━━━━━ ФРАГМЕНТ ТЕКСТА ━━━━━

Я тогда решил не спрашивать, когда будет шестая часть и о чем она будет. Я спросил, как сама Мариэтта Сергеевна относится к создаваемой книге.
— Эта книга для меня больше чем книга, это нечто почти мистическое, вроде гоголевского «Портрета». Я как бы перехожу в нее из собственной жизни, живу вторично, старея вместе с ее продолжением. Дело в том, что огромное число «биографий», прочитанных мною об интересных для меня людях, до сих пор, как вспомню их, наполняют меня ужасом от своей приблизительности, скользящей неточности, иногда просто вранья и выдумки. Когда мне самой пришлось воскрешать самых разных и по-разному дорогих мне людей, живших в самые разные эпохи, я старалась бороться с этой приблизительностью, звала на помощь чувство личной любви к ним, поиски и нахождения душевно-духовной общности между нами или хотя бы крохотные общие черточки в характере. Так я писала о Шевченко, Гёте, Иозефе Мысливечке, Низами, баснописце Крылове — и все же ужас неточности преследовал меня. Казалось, сами покойники вставали из гробов, грозно неподвижные; вставали, требуя полного восстановления себя такими, какими были в прожитой жизни. Может быть, этот ужас от их беспомощности перед потомками, ставшими хозяевами их неточных портретов, и скрытый страх, что станут (если, конечно, станут) писать обо мне после моей собственной смерти, заставил меня взяться за перо. И надо сказать, произошло тут нечто странное. Я поняла, что страх ушедших индивидуальностей из-за искажения чего-то сугубо индивидуального в них — это, в сущности, пустой страх, вызванный некоторой ограниченностью самого человека, видящего себя при жизни только лишь в оглоблях своей «индивидуальности». А она ведь, индивидуальность, черта временная, смертная, сделала свое дело на земле — и уходит. Главное — передать сверхличное, общечеловеческое, то, к чему человек стремится сквозь свое индивидуальное и до чего дорастает. Вот это надо уметь воскрешать!
— Но позвольте, Мариэтта Сергеевна, разве в человеке не интересно его индивидуальное, то, что отличает его от других?..
— Я вам рассказываю о своем опыте. Любить надо в человеке не это индивидуальное, из-за гибели чего мы, в сущности, и переживаем муку утраты любимых людей. Вот если любить главное в людях, в человеке, общее для всего живущего и мыслящего, то ведь оно... оно тогда никогда не утратится, оно всегда останется. По мере писания «Человека и Времени» я все больше теряла свою индивидуальность — она сохранялась лишь в ощущении сегодняшнего, сейчасного мгновения самого писания во мне самой, — а под пером возникал человек вообще, в плохом и хорошем, человек, как он есть. Это очень трудно объяснить.

━━━━━

## УСЛОВИЕ ЗАДАНИЯ
Продолжите, пожалуйста, фрагмент интервью с Мариэттой Сергеевной о ее книге «Человек и Время» с того места, где он заканчивается.

━━━━━ СОДЕРЖИМОЕ НАБОРА ДАННЫХ ━━━━━

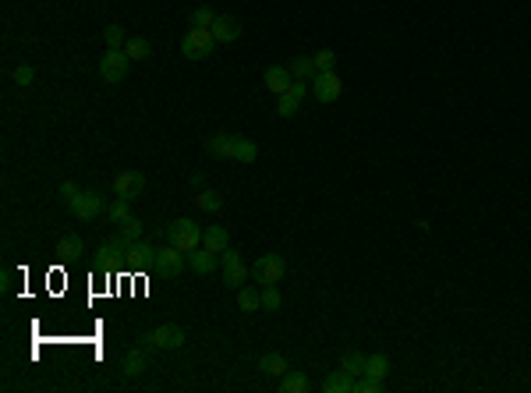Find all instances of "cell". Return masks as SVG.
Instances as JSON below:
<instances>
[{"mask_svg": "<svg viewBox=\"0 0 531 393\" xmlns=\"http://www.w3.org/2000/svg\"><path fill=\"white\" fill-rule=\"evenodd\" d=\"M212 21H216V11H212V7H206V4L192 11V29H210Z\"/></svg>", "mask_w": 531, "mask_h": 393, "instance_id": "obj_31", "label": "cell"}, {"mask_svg": "<svg viewBox=\"0 0 531 393\" xmlns=\"http://www.w3.org/2000/svg\"><path fill=\"white\" fill-rule=\"evenodd\" d=\"M210 32L216 36V43H234L241 36V21L230 14H216V21L210 25Z\"/></svg>", "mask_w": 531, "mask_h": 393, "instance_id": "obj_11", "label": "cell"}, {"mask_svg": "<svg viewBox=\"0 0 531 393\" xmlns=\"http://www.w3.org/2000/svg\"><path fill=\"white\" fill-rule=\"evenodd\" d=\"M145 369H149V351H145V347H135V351H128V354H124V362H120V372H124L128 379L142 376Z\"/></svg>", "mask_w": 531, "mask_h": 393, "instance_id": "obj_13", "label": "cell"}, {"mask_svg": "<svg viewBox=\"0 0 531 393\" xmlns=\"http://www.w3.org/2000/svg\"><path fill=\"white\" fill-rule=\"evenodd\" d=\"M234 160H237V163H244V167H248V163H255V160H259V146H255L252 138H241V135H237Z\"/></svg>", "mask_w": 531, "mask_h": 393, "instance_id": "obj_22", "label": "cell"}, {"mask_svg": "<svg viewBox=\"0 0 531 393\" xmlns=\"http://www.w3.org/2000/svg\"><path fill=\"white\" fill-rule=\"evenodd\" d=\"M14 82L25 89V86H32V82H36V71H32L29 64H21V68H14Z\"/></svg>", "mask_w": 531, "mask_h": 393, "instance_id": "obj_36", "label": "cell"}, {"mask_svg": "<svg viewBox=\"0 0 531 393\" xmlns=\"http://www.w3.org/2000/svg\"><path fill=\"white\" fill-rule=\"evenodd\" d=\"M287 68H291V75H294L298 82H312V78L319 75V68H316V61H312V57H294Z\"/></svg>", "mask_w": 531, "mask_h": 393, "instance_id": "obj_20", "label": "cell"}, {"mask_svg": "<svg viewBox=\"0 0 531 393\" xmlns=\"http://www.w3.org/2000/svg\"><path fill=\"white\" fill-rule=\"evenodd\" d=\"M128 64H131V57H128L124 50H106L103 57H100V75H103L106 86H117V82H124V75H128Z\"/></svg>", "mask_w": 531, "mask_h": 393, "instance_id": "obj_4", "label": "cell"}, {"mask_svg": "<svg viewBox=\"0 0 531 393\" xmlns=\"http://www.w3.org/2000/svg\"><path fill=\"white\" fill-rule=\"evenodd\" d=\"M142 227H145L142 220H135V216H128V220L120 223V234H124V238H131V241H138V238H142Z\"/></svg>", "mask_w": 531, "mask_h": 393, "instance_id": "obj_35", "label": "cell"}, {"mask_svg": "<svg viewBox=\"0 0 531 393\" xmlns=\"http://www.w3.org/2000/svg\"><path fill=\"white\" fill-rule=\"evenodd\" d=\"M234 262H241V252H237V248H227V252H220V266H234Z\"/></svg>", "mask_w": 531, "mask_h": 393, "instance_id": "obj_37", "label": "cell"}, {"mask_svg": "<svg viewBox=\"0 0 531 393\" xmlns=\"http://www.w3.org/2000/svg\"><path fill=\"white\" fill-rule=\"evenodd\" d=\"M312 61H316L319 71H336V53L333 50H319V53H312Z\"/></svg>", "mask_w": 531, "mask_h": 393, "instance_id": "obj_34", "label": "cell"}, {"mask_svg": "<svg viewBox=\"0 0 531 393\" xmlns=\"http://www.w3.org/2000/svg\"><path fill=\"white\" fill-rule=\"evenodd\" d=\"M128 216H131V202H128V198H117V202H110V209H106V220H110V223H117V227H120Z\"/></svg>", "mask_w": 531, "mask_h": 393, "instance_id": "obj_28", "label": "cell"}, {"mask_svg": "<svg viewBox=\"0 0 531 393\" xmlns=\"http://www.w3.org/2000/svg\"><path fill=\"white\" fill-rule=\"evenodd\" d=\"M284 305V297L277 291V284H269V287H262V312H277Z\"/></svg>", "mask_w": 531, "mask_h": 393, "instance_id": "obj_32", "label": "cell"}, {"mask_svg": "<svg viewBox=\"0 0 531 393\" xmlns=\"http://www.w3.org/2000/svg\"><path fill=\"white\" fill-rule=\"evenodd\" d=\"M340 369H344L347 376H361V372H365V358H361L358 351H347V354L340 358Z\"/></svg>", "mask_w": 531, "mask_h": 393, "instance_id": "obj_30", "label": "cell"}, {"mask_svg": "<svg viewBox=\"0 0 531 393\" xmlns=\"http://www.w3.org/2000/svg\"><path fill=\"white\" fill-rule=\"evenodd\" d=\"M142 340H145L149 347H160V351H177V347L185 344V330H181V326H174V322H167V326L149 330Z\"/></svg>", "mask_w": 531, "mask_h": 393, "instance_id": "obj_5", "label": "cell"}, {"mask_svg": "<svg viewBox=\"0 0 531 393\" xmlns=\"http://www.w3.org/2000/svg\"><path fill=\"white\" fill-rule=\"evenodd\" d=\"M244 284H248V266H244V262L223 266V287H234V291H241Z\"/></svg>", "mask_w": 531, "mask_h": 393, "instance_id": "obj_18", "label": "cell"}, {"mask_svg": "<svg viewBox=\"0 0 531 393\" xmlns=\"http://www.w3.org/2000/svg\"><path fill=\"white\" fill-rule=\"evenodd\" d=\"M195 205H199L202 213H220V209H223V195H220V192H206V188H202V192L195 195Z\"/></svg>", "mask_w": 531, "mask_h": 393, "instance_id": "obj_27", "label": "cell"}, {"mask_svg": "<svg viewBox=\"0 0 531 393\" xmlns=\"http://www.w3.org/2000/svg\"><path fill=\"white\" fill-rule=\"evenodd\" d=\"M340 93H344V82L336 71H319L312 78V96L319 103H333V99H340Z\"/></svg>", "mask_w": 531, "mask_h": 393, "instance_id": "obj_8", "label": "cell"}, {"mask_svg": "<svg viewBox=\"0 0 531 393\" xmlns=\"http://www.w3.org/2000/svg\"><path fill=\"white\" fill-rule=\"evenodd\" d=\"M103 43H106V50H124L128 36H124V29H120V25H106V29H103Z\"/></svg>", "mask_w": 531, "mask_h": 393, "instance_id": "obj_29", "label": "cell"}, {"mask_svg": "<svg viewBox=\"0 0 531 393\" xmlns=\"http://www.w3.org/2000/svg\"><path fill=\"white\" fill-rule=\"evenodd\" d=\"M202 245L210 248V252H227L230 248V234H227V227H206L202 230Z\"/></svg>", "mask_w": 531, "mask_h": 393, "instance_id": "obj_16", "label": "cell"}, {"mask_svg": "<svg viewBox=\"0 0 531 393\" xmlns=\"http://www.w3.org/2000/svg\"><path fill=\"white\" fill-rule=\"evenodd\" d=\"M167 241H170V245H177L185 255H192V252L202 245V227H199L195 220L181 216V220L167 223Z\"/></svg>", "mask_w": 531, "mask_h": 393, "instance_id": "obj_1", "label": "cell"}, {"mask_svg": "<svg viewBox=\"0 0 531 393\" xmlns=\"http://www.w3.org/2000/svg\"><path fill=\"white\" fill-rule=\"evenodd\" d=\"M212 50H216V36L210 29H188V36L181 39V53L188 61H206Z\"/></svg>", "mask_w": 531, "mask_h": 393, "instance_id": "obj_2", "label": "cell"}, {"mask_svg": "<svg viewBox=\"0 0 531 393\" xmlns=\"http://www.w3.org/2000/svg\"><path fill=\"white\" fill-rule=\"evenodd\" d=\"M262 82H266V89H269L273 96H280V93H287V89L294 86V75H291V68H284V64H269L266 75H262Z\"/></svg>", "mask_w": 531, "mask_h": 393, "instance_id": "obj_10", "label": "cell"}, {"mask_svg": "<svg viewBox=\"0 0 531 393\" xmlns=\"http://www.w3.org/2000/svg\"><path fill=\"white\" fill-rule=\"evenodd\" d=\"M113 192H117V198H138L142 192H145V178L138 174V170H117L113 174Z\"/></svg>", "mask_w": 531, "mask_h": 393, "instance_id": "obj_9", "label": "cell"}, {"mask_svg": "<svg viewBox=\"0 0 531 393\" xmlns=\"http://www.w3.org/2000/svg\"><path fill=\"white\" fill-rule=\"evenodd\" d=\"M234 146H237V135H212L206 142V153L212 160H234Z\"/></svg>", "mask_w": 531, "mask_h": 393, "instance_id": "obj_14", "label": "cell"}, {"mask_svg": "<svg viewBox=\"0 0 531 393\" xmlns=\"http://www.w3.org/2000/svg\"><path fill=\"white\" fill-rule=\"evenodd\" d=\"M259 369H262L266 376H277V379L291 372V365H287V358H284V354H273V351H269V354H262V362H259Z\"/></svg>", "mask_w": 531, "mask_h": 393, "instance_id": "obj_19", "label": "cell"}, {"mask_svg": "<svg viewBox=\"0 0 531 393\" xmlns=\"http://www.w3.org/2000/svg\"><path fill=\"white\" fill-rule=\"evenodd\" d=\"M237 308H241V312H259V308H262V291H255V287L244 284V287L237 291Z\"/></svg>", "mask_w": 531, "mask_h": 393, "instance_id": "obj_24", "label": "cell"}, {"mask_svg": "<svg viewBox=\"0 0 531 393\" xmlns=\"http://www.w3.org/2000/svg\"><path fill=\"white\" fill-rule=\"evenodd\" d=\"M185 262H188V255H185L177 245H170V241H167L163 248H156V266H160V273H163V277H170V280H174V277H181V273H185Z\"/></svg>", "mask_w": 531, "mask_h": 393, "instance_id": "obj_6", "label": "cell"}, {"mask_svg": "<svg viewBox=\"0 0 531 393\" xmlns=\"http://www.w3.org/2000/svg\"><path fill=\"white\" fill-rule=\"evenodd\" d=\"M124 53H128L131 61H149V57H153V46H149V39H142V36H128Z\"/></svg>", "mask_w": 531, "mask_h": 393, "instance_id": "obj_21", "label": "cell"}, {"mask_svg": "<svg viewBox=\"0 0 531 393\" xmlns=\"http://www.w3.org/2000/svg\"><path fill=\"white\" fill-rule=\"evenodd\" d=\"M61 198H64V202H71V198H78V185H71V181H64V185H61Z\"/></svg>", "mask_w": 531, "mask_h": 393, "instance_id": "obj_38", "label": "cell"}, {"mask_svg": "<svg viewBox=\"0 0 531 393\" xmlns=\"http://www.w3.org/2000/svg\"><path fill=\"white\" fill-rule=\"evenodd\" d=\"M280 390L284 393H305L309 390V376H305V372H287V376H280Z\"/></svg>", "mask_w": 531, "mask_h": 393, "instance_id": "obj_26", "label": "cell"}, {"mask_svg": "<svg viewBox=\"0 0 531 393\" xmlns=\"http://www.w3.org/2000/svg\"><path fill=\"white\" fill-rule=\"evenodd\" d=\"M188 262H192V270H195L199 277H210V273H216V266H220V255L210 252L206 245H199V248L188 255Z\"/></svg>", "mask_w": 531, "mask_h": 393, "instance_id": "obj_12", "label": "cell"}, {"mask_svg": "<svg viewBox=\"0 0 531 393\" xmlns=\"http://www.w3.org/2000/svg\"><path fill=\"white\" fill-rule=\"evenodd\" d=\"M284 273H287L284 255H262V259H255V266H252V280H255V284H262V287L280 284V280H284Z\"/></svg>", "mask_w": 531, "mask_h": 393, "instance_id": "obj_3", "label": "cell"}, {"mask_svg": "<svg viewBox=\"0 0 531 393\" xmlns=\"http://www.w3.org/2000/svg\"><path fill=\"white\" fill-rule=\"evenodd\" d=\"M82 252H86V245H82L78 234H64V238L57 241V259H61V262H75Z\"/></svg>", "mask_w": 531, "mask_h": 393, "instance_id": "obj_15", "label": "cell"}, {"mask_svg": "<svg viewBox=\"0 0 531 393\" xmlns=\"http://www.w3.org/2000/svg\"><path fill=\"white\" fill-rule=\"evenodd\" d=\"M386 372H390V358H386V354H368V358H365V372H361V376L386 379Z\"/></svg>", "mask_w": 531, "mask_h": 393, "instance_id": "obj_25", "label": "cell"}, {"mask_svg": "<svg viewBox=\"0 0 531 393\" xmlns=\"http://www.w3.org/2000/svg\"><path fill=\"white\" fill-rule=\"evenodd\" d=\"M354 393H383V379H376V376H358V379H354Z\"/></svg>", "mask_w": 531, "mask_h": 393, "instance_id": "obj_33", "label": "cell"}, {"mask_svg": "<svg viewBox=\"0 0 531 393\" xmlns=\"http://www.w3.org/2000/svg\"><path fill=\"white\" fill-rule=\"evenodd\" d=\"M192 188H199V192H202V188H206V178H202V174H192Z\"/></svg>", "mask_w": 531, "mask_h": 393, "instance_id": "obj_39", "label": "cell"}, {"mask_svg": "<svg viewBox=\"0 0 531 393\" xmlns=\"http://www.w3.org/2000/svg\"><path fill=\"white\" fill-rule=\"evenodd\" d=\"M68 209H71L78 220H96L106 209V198L100 195V192H78V198L68 202Z\"/></svg>", "mask_w": 531, "mask_h": 393, "instance_id": "obj_7", "label": "cell"}, {"mask_svg": "<svg viewBox=\"0 0 531 393\" xmlns=\"http://www.w3.org/2000/svg\"><path fill=\"white\" fill-rule=\"evenodd\" d=\"M142 262H156V248L145 245V241H135L131 252H128V266H142Z\"/></svg>", "mask_w": 531, "mask_h": 393, "instance_id": "obj_23", "label": "cell"}, {"mask_svg": "<svg viewBox=\"0 0 531 393\" xmlns=\"http://www.w3.org/2000/svg\"><path fill=\"white\" fill-rule=\"evenodd\" d=\"M322 390H326V393H354V376H347L344 369H336V372H329V376H326Z\"/></svg>", "mask_w": 531, "mask_h": 393, "instance_id": "obj_17", "label": "cell"}]
</instances>
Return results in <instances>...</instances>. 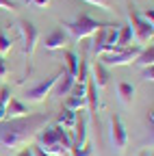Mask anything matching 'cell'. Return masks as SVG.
Listing matches in <instances>:
<instances>
[{"label": "cell", "instance_id": "1", "mask_svg": "<svg viewBox=\"0 0 154 156\" xmlns=\"http://www.w3.org/2000/svg\"><path fill=\"white\" fill-rule=\"evenodd\" d=\"M50 115L48 113H30L26 117H17V119H5L0 122V147L9 152L28 147L39 130L48 126Z\"/></svg>", "mask_w": 154, "mask_h": 156}, {"label": "cell", "instance_id": "2", "mask_svg": "<svg viewBox=\"0 0 154 156\" xmlns=\"http://www.w3.org/2000/svg\"><path fill=\"white\" fill-rule=\"evenodd\" d=\"M35 141H37V147L50 156H70L72 154V136L59 124L44 126Z\"/></svg>", "mask_w": 154, "mask_h": 156}, {"label": "cell", "instance_id": "3", "mask_svg": "<svg viewBox=\"0 0 154 156\" xmlns=\"http://www.w3.org/2000/svg\"><path fill=\"white\" fill-rule=\"evenodd\" d=\"M17 30H20L22 35V54H24V61H26V69H24V78L30 76L33 72V52H35V46H37V39H39V30H37V26L33 22H28V20H20L17 22Z\"/></svg>", "mask_w": 154, "mask_h": 156}, {"label": "cell", "instance_id": "4", "mask_svg": "<svg viewBox=\"0 0 154 156\" xmlns=\"http://www.w3.org/2000/svg\"><path fill=\"white\" fill-rule=\"evenodd\" d=\"M128 26H130V30H132V41H137L141 48L143 46H148V44H152V37H154V24H150V22H145V20L134 11V5L132 2H128Z\"/></svg>", "mask_w": 154, "mask_h": 156}, {"label": "cell", "instance_id": "5", "mask_svg": "<svg viewBox=\"0 0 154 156\" xmlns=\"http://www.w3.org/2000/svg\"><path fill=\"white\" fill-rule=\"evenodd\" d=\"M100 26H102V22L93 20V17L87 15V13H81L76 20H72V22H65V24H63V30H65L67 35H72L76 41H83V39L91 37Z\"/></svg>", "mask_w": 154, "mask_h": 156}, {"label": "cell", "instance_id": "6", "mask_svg": "<svg viewBox=\"0 0 154 156\" xmlns=\"http://www.w3.org/2000/svg\"><path fill=\"white\" fill-rule=\"evenodd\" d=\"M61 74H63V69H56L52 76H48V78H44V80H39L35 87H30V89H26V93H24V98L30 102V104H41L46 98L52 93V89H54V85H56V80L61 78Z\"/></svg>", "mask_w": 154, "mask_h": 156}, {"label": "cell", "instance_id": "7", "mask_svg": "<svg viewBox=\"0 0 154 156\" xmlns=\"http://www.w3.org/2000/svg\"><path fill=\"white\" fill-rule=\"evenodd\" d=\"M139 52H141V46H126V48H115L113 52H106V54H102V63H104L106 67L132 65Z\"/></svg>", "mask_w": 154, "mask_h": 156}, {"label": "cell", "instance_id": "8", "mask_svg": "<svg viewBox=\"0 0 154 156\" xmlns=\"http://www.w3.org/2000/svg\"><path fill=\"white\" fill-rule=\"evenodd\" d=\"M111 143L120 154H124L128 147V132H126V126H124L120 115L111 117Z\"/></svg>", "mask_w": 154, "mask_h": 156}, {"label": "cell", "instance_id": "9", "mask_svg": "<svg viewBox=\"0 0 154 156\" xmlns=\"http://www.w3.org/2000/svg\"><path fill=\"white\" fill-rule=\"evenodd\" d=\"M89 78L93 80V85H95V89H98V91L106 89V87H109V80H111L109 67H106L102 61H95V63H93V67H91V74H89Z\"/></svg>", "mask_w": 154, "mask_h": 156}, {"label": "cell", "instance_id": "10", "mask_svg": "<svg viewBox=\"0 0 154 156\" xmlns=\"http://www.w3.org/2000/svg\"><path fill=\"white\" fill-rule=\"evenodd\" d=\"M65 44H67V33H65L63 28H56V30H52V33L46 37L44 48L50 50V52H54V50H63Z\"/></svg>", "mask_w": 154, "mask_h": 156}, {"label": "cell", "instance_id": "11", "mask_svg": "<svg viewBox=\"0 0 154 156\" xmlns=\"http://www.w3.org/2000/svg\"><path fill=\"white\" fill-rule=\"evenodd\" d=\"M26 115H30L28 104H24L22 100H17V98H9V102H7V119H17V117H26Z\"/></svg>", "mask_w": 154, "mask_h": 156}, {"label": "cell", "instance_id": "12", "mask_svg": "<svg viewBox=\"0 0 154 156\" xmlns=\"http://www.w3.org/2000/svg\"><path fill=\"white\" fill-rule=\"evenodd\" d=\"M85 102H87V108H89V115L95 117V113H98L100 108V102H98V89H95L93 80L89 78L87 80V89H85Z\"/></svg>", "mask_w": 154, "mask_h": 156}, {"label": "cell", "instance_id": "13", "mask_svg": "<svg viewBox=\"0 0 154 156\" xmlns=\"http://www.w3.org/2000/svg\"><path fill=\"white\" fill-rule=\"evenodd\" d=\"M74 76H70L65 69H63V74H61V78L56 80V85H54V95H67L70 91H72V87H74Z\"/></svg>", "mask_w": 154, "mask_h": 156}, {"label": "cell", "instance_id": "14", "mask_svg": "<svg viewBox=\"0 0 154 156\" xmlns=\"http://www.w3.org/2000/svg\"><path fill=\"white\" fill-rule=\"evenodd\" d=\"M134 65H139L141 69H143V67L154 65V48H152V44L141 48V52L137 54V58H134Z\"/></svg>", "mask_w": 154, "mask_h": 156}, {"label": "cell", "instance_id": "15", "mask_svg": "<svg viewBox=\"0 0 154 156\" xmlns=\"http://www.w3.org/2000/svg\"><path fill=\"white\" fill-rule=\"evenodd\" d=\"M78 113H81V111H78ZM78 113H76V111H70V108H63V111L59 113V117H56V124L63 126L65 130H72V128L76 126V117H78Z\"/></svg>", "mask_w": 154, "mask_h": 156}, {"label": "cell", "instance_id": "16", "mask_svg": "<svg viewBox=\"0 0 154 156\" xmlns=\"http://www.w3.org/2000/svg\"><path fill=\"white\" fill-rule=\"evenodd\" d=\"M117 30H120V26H117V24H109V26H106L104 52H102V54H106V52H113V50H115V44H117ZM102 54H100V56H102Z\"/></svg>", "mask_w": 154, "mask_h": 156}, {"label": "cell", "instance_id": "17", "mask_svg": "<svg viewBox=\"0 0 154 156\" xmlns=\"http://www.w3.org/2000/svg\"><path fill=\"white\" fill-rule=\"evenodd\" d=\"M117 95H120V102L124 106H130L132 104V98H134V85L130 83H120L117 85Z\"/></svg>", "mask_w": 154, "mask_h": 156}, {"label": "cell", "instance_id": "18", "mask_svg": "<svg viewBox=\"0 0 154 156\" xmlns=\"http://www.w3.org/2000/svg\"><path fill=\"white\" fill-rule=\"evenodd\" d=\"M106 26H109V24H102L98 30L93 33V52H95V56H100V54L104 52V37H106Z\"/></svg>", "mask_w": 154, "mask_h": 156}, {"label": "cell", "instance_id": "19", "mask_svg": "<svg viewBox=\"0 0 154 156\" xmlns=\"http://www.w3.org/2000/svg\"><path fill=\"white\" fill-rule=\"evenodd\" d=\"M63 58H65V72L70 74V76H76V69H78V61H81V58H78V54H76L74 50H65L63 52Z\"/></svg>", "mask_w": 154, "mask_h": 156}, {"label": "cell", "instance_id": "20", "mask_svg": "<svg viewBox=\"0 0 154 156\" xmlns=\"http://www.w3.org/2000/svg\"><path fill=\"white\" fill-rule=\"evenodd\" d=\"M132 44V30L130 26H120L117 30V44H115V48H126Z\"/></svg>", "mask_w": 154, "mask_h": 156}, {"label": "cell", "instance_id": "21", "mask_svg": "<svg viewBox=\"0 0 154 156\" xmlns=\"http://www.w3.org/2000/svg\"><path fill=\"white\" fill-rule=\"evenodd\" d=\"M63 108H70V111H83L87 108V102H85V95H70L67 100H65V106Z\"/></svg>", "mask_w": 154, "mask_h": 156}, {"label": "cell", "instance_id": "22", "mask_svg": "<svg viewBox=\"0 0 154 156\" xmlns=\"http://www.w3.org/2000/svg\"><path fill=\"white\" fill-rule=\"evenodd\" d=\"M11 37L5 33V30H0V56H5L7 52H11Z\"/></svg>", "mask_w": 154, "mask_h": 156}, {"label": "cell", "instance_id": "23", "mask_svg": "<svg viewBox=\"0 0 154 156\" xmlns=\"http://www.w3.org/2000/svg\"><path fill=\"white\" fill-rule=\"evenodd\" d=\"M83 2L93 5V7H98L102 11H113V0H83Z\"/></svg>", "mask_w": 154, "mask_h": 156}, {"label": "cell", "instance_id": "24", "mask_svg": "<svg viewBox=\"0 0 154 156\" xmlns=\"http://www.w3.org/2000/svg\"><path fill=\"white\" fill-rule=\"evenodd\" d=\"M70 156H93V150L89 145H85V147H78V150H72Z\"/></svg>", "mask_w": 154, "mask_h": 156}, {"label": "cell", "instance_id": "25", "mask_svg": "<svg viewBox=\"0 0 154 156\" xmlns=\"http://www.w3.org/2000/svg\"><path fill=\"white\" fill-rule=\"evenodd\" d=\"M24 5H30V7H37V9H44L50 5V0H22Z\"/></svg>", "mask_w": 154, "mask_h": 156}, {"label": "cell", "instance_id": "26", "mask_svg": "<svg viewBox=\"0 0 154 156\" xmlns=\"http://www.w3.org/2000/svg\"><path fill=\"white\" fill-rule=\"evenodd\" d=\"M0 9H2V11H15L17 5L13 2V0H0Z\"/></svg>", "mask_w": 154, "mask_h": 156}, {"label": "cell", "instance_id": "27", "mask_svg": "<svg viewBox=\"0 0 154 156\" xmlns=\"http://www.w3.org/2000/svg\"><path fill=\"white\" fill-rule=\"evenodd\" d=\"M143 80H145V83H152V80H154V65L143 67Z\"/></svg>", "mask_w": 154, "mask_h": 156}, {"label": "cell", "instance_id": "28", "mask_svg": "<svg viewBox=\"0 0 154 156\" xmlns=\"http://www.w3.org/2000/svg\"><path fill=\"white\" fill-rule=\"evenodd\" d=\"M9 76V69H7V63H5V58L0 56V80H5V78Z\"/></svg>", "mask_w": 154, "mask_h": 156}, {"label": "cell", "instance_id": "29", "mask_svg": "<svg viewBox=\"0 0 154 156\" xmlns=\"http://www.w3.org/2000/svg\"><path fill=\"white\" fill-rule=\"evenodd\" d=\"M141 17L145 20V22H150V24H154V11H152V9H145V11L141 13Z\"/></svg>", "mask_w": 154, "mask_h": 156}, {"label": "cell", "instance_id": "30", "mask_svg": "<svg viewBox=\"0 0 154 156\" xmlns=\"http://www.w3.org/2000/svg\"><path fill=\"white\" fill-rule=\"evenodd\" d=\"M17 156H35V154H33V147H22L17 152Z\"/></svg>", "mask_w": 154, "mask_h": 156}, {"label": "cell", "instance_id": "31", "mask_svg": "<svg viewBox=\"0 0 154 156\" xmlns=\"http://www.w3.org/2000/svg\"><path fill=\"white\" fill-rule=\"evenodd\" d=\"M5 119H7V106L0 102V122H5Z\"/></svg>", "mask_w": 154, "mask_h": 156}, {"label": "cell", "instance_id": "32", "mask_svg": "<svg viewBox=\"0 0 154 156\" xmlns=\"http://www.w3.org/2000/svg\"><path fill=\"white\" fill-rule=\"evenodd\" d=\"M33 154H35V156H50V154H46V152H41L39 147H33Z\"/></svg>", "mask_w": 154, "mask_h": 156}, {"label": "cell", "instance_id": "33", "mask_svg": "<svg viewBox=\"0 0 154 156\" xmlns=\"http://www.w3.org/2000/svg\"><path fill=\"white\" fill-rule=\"evenodd\" d=\"M139 156H152V154H150V152H148V150H143V152H141V154H139Z\"/></svg>", "mask_w": 154, "mask_h": 156}]
</instances>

━━━━━

## ПИСЬМЕННЫЙ ОТВЕТ
— Пусть так, но как же совместить это ощущение с историчностью?
— Когда я пишу главу за главой, человек у меня возникает последовательно, подобно течению времени. Я чувствую это течение времени, верней сказать, втечение его. Словно вода, втекающая в ладонь, — так материально я это чувствую. Мне кажется, время втекает, по-настоящему втекает. Оно втекает в чашу жизни, переполняет ее до краев, и, когда потечет через край, надо подставлять другую чашу. Время претворяется в жизни другого человека. Вот и думаю иной раз, что ошибаются люди, воображая процесс времени необратимым, то есть всегда уходящим. На самом деле оно всегда приходит. Оно обратимо больше, чем что-либо другое на земле, оно обратимо в самом себе, сама природа его есть обратимость... Нет, вижу по вашему лицу, что вы или не согласны со мной, или не понимаете меня. И физики, наверное, разорвут меня на части за подобную неграмотность. Но хочу ответить на ваш вопрос правдиво, а это и есть правда, как я ее понимаю. Историчность для меня — тоже особая, гегелевская.
Она замолчала. Ушла в себя...
Прервав молчание, я все-таки спросил, сколько еще частей книги «Человек и Время» она собирается написать.
— Одну или две. Я хочу довести книгу до Октябрьской революции... Ну, а вся остальная моя жизнь после Октября лежит перед читателем, почти уже рассказана во всем, что я за эти шестьдесят лет написала, живя и работая в новом мире, служа новому общественному строю. Конечными страницами «Человека и Времени» будет мой приход к Ленину... Я еще не знаю, как и что выйдет — работы много. И «Человек и Время» не последняя моя книга. Последней будет начатая параллельно этой, тоже очень личная, небольшая книга «За чтением Ленина». В ней я от писания как бы перехожу к чтению, сама становлюсь читателем.
XXII
Несколько лет назад в одном из своих интервью, Мариэтта Шагинян вспомнила прочитанный ею в детстве в какой-то немецкой книжке рассказ о бабочке.
Родилась бабочка, и перед ней открылась долгая-долгая жизнь. Сперва было утро со множеством минут и секунд, и ей оно показалось нескончаемым — так много она перевидела и налетала; потом пришел бесконечный день — целая вечность дня. И, наконец, вечер — сперва золотой от солнца, потом он порозовел, покраснел, посинел. Все это длилось и длилось, и бабочка устала. Потом пришла темнота, и с ней — конец жизни.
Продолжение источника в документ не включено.